**Exercise aim**
Print the line containing "What is the estimated" and each line after it through the end, please, with nothing added.

- - - - - - -

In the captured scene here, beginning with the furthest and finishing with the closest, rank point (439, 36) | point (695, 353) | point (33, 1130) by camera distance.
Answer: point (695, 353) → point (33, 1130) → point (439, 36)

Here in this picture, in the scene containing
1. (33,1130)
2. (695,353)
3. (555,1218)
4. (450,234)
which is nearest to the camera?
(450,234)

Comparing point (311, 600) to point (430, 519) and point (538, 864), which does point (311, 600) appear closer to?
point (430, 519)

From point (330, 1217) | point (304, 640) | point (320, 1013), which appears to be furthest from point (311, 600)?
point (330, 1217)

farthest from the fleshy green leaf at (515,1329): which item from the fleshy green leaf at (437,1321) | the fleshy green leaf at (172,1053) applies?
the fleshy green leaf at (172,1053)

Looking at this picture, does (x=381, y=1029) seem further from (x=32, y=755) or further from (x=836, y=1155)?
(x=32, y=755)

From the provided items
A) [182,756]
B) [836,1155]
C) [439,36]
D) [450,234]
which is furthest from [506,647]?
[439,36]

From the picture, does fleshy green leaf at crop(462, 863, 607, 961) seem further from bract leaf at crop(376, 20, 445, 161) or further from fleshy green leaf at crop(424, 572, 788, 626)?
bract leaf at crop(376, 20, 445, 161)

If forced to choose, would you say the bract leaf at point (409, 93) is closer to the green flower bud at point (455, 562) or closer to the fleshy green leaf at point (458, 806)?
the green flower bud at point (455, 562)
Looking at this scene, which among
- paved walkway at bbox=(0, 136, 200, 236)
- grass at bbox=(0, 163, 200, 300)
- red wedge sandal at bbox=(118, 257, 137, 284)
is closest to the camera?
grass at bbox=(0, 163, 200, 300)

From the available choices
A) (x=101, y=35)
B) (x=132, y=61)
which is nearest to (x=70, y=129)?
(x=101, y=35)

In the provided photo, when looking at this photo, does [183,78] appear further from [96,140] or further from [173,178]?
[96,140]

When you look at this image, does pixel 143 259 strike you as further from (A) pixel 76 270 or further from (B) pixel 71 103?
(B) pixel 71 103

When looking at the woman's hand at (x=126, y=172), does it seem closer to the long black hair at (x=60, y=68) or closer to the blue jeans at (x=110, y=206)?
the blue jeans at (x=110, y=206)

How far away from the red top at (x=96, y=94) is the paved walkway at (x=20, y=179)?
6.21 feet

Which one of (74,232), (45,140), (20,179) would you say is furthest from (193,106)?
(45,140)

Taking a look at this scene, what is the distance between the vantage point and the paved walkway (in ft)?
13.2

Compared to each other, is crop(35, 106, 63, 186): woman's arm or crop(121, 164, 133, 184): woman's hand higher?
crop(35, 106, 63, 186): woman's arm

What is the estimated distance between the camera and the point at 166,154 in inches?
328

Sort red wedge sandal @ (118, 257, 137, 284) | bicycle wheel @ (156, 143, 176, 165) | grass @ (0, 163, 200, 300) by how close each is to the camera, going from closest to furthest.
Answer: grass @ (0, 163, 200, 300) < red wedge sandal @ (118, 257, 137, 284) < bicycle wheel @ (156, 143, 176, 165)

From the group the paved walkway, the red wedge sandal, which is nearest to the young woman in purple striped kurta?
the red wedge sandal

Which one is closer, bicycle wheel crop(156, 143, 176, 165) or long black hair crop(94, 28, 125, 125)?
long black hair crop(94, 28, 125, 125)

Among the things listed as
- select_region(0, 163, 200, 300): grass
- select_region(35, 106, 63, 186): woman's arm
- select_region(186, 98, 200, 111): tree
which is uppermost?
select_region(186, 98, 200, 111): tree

- - - - - - -

**In response**
What is the estimated distance between the camera and the point at 166,154 in inches?
328

Sort red wedge sandal @ (118, 257, 137, 284) | bicycle wheel @ (156, 143, 176, 165) | grass @ (0, 163, 200, 300) by how close each is to the camera, going from closest to furthest.
Answer: grass @ (0, 163, 200, 300) < red wedge sandal @ (118, 257, 137, 284) < bicycle wheel @ (156, 143, 176, 165)

From the group the paved walkway, the red wedge sandal, which is nearest to the young woman in purple striped kurta?
the red wedge sandal

Which one is closer, bicycle wheel crop(156, 143, 176, 165) or long black hair crop(94, 28, 125, 125)?
long black hair crop(94, 28, 125, 125)

Among the things listed as
- select_region(0, 163, 200, 300): grass
- select_region(35, 106, 63, 186): woman's arm
- select_region(186, 98, 200, 111): tree
which is uppermost?
select_region(186, 98, 200, 111): tree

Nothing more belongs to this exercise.